Document text
Wait, wasn’t CAA’s Bryan Lourd supposed to be able to bend studios to his will? That was the lesson of Scarlett Johansson’s mid-pandemic standoff with Disney over Black Widow, right? Johansson, a Lourd client, was forced by C.E.O. Bob Chapek to sue for her box office bonuses, and 18 months later, ScarJo got paid, Chapek was out, and Lourd was celebrating himself as dealmaker of the year. With CAA gobbling up ICM Partners and Lourd stealing Charlize from Ari Emanuel, he sent an unsubtle message to executives who dared to say no to him: Don’t.
But now that Netflix film chief Scott Stuber has passed on the rare opportunity to spend $150 million on a Nancy Meyers romantic comedy, $20 million more than Stuber was prepared to shell out, Lourd finds himself in fix-it mode on another movie money blowup involving Johansson, one that also says a lot about the state of the industry. And in this fight, Lourd, Meyers’ lead agent Craig Gering, and the rest of Team CAA, don’t seem to have the town on their side.
When I first broke the news on March 5 that Netflix was holding the budget line for Meyers’ Paris Paramount at a still-surprising $130 million, my texts blew up with messages from producers and executives who couldn’t understand why that sum wasn’t sufficient. After all, the logline—two filmmaker exes are forced to work together, based in part on Meyers’ relationship with former collaborator Charles Shyer—didn’t scream action-adventure or C.G.I. “This was not just a huge number—it was an insane, unthinkable, unrealistic sum,” my pal Stephen Galloway, dean of Chapman’s film school, told the LA Times today. One producer texted me three pig emojis, suggesting that CAA, which reps Meyers and Johansson, as well as her probable co-star Penélope Cruz (UTA has Owen Wilson and Michael Fassbender is agent-less), was being piggish in demanding an $80 million trough of above-the-line talent deals, including producers and such.

Task directions
Reproduce the passage of the text on Bryan Lourd from "Wait, wasn’t CAA’s" to "to him: Don’t.", replacing "dealmaker" with "power broker". The listing after this point is separate material and is unrelated to the text above.

Data segment
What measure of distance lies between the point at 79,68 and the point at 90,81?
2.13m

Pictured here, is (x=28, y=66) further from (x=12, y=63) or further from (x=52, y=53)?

Answer section
Wait, wasn’t CAA’s Bryan Lourd supposed to be able to bend studios to his will? That was the lesson of Scarlett Johansson’s mid-pandemic standoff with Disney over Black Widow, right? Johansson, a Lourd client, was forced by C.E.O. Bob Chapek to sue for her box office bonuses, and 18 months later, ScarJo got paid, Chapek was out, and Lourd was celebrating himself as power broker of the year. With CAA gobbling up ICM Partners and Lourd stealing Charlize from Ari Emanuel, he sent an unsubtle message to executives who dared to say no to him: Don’t.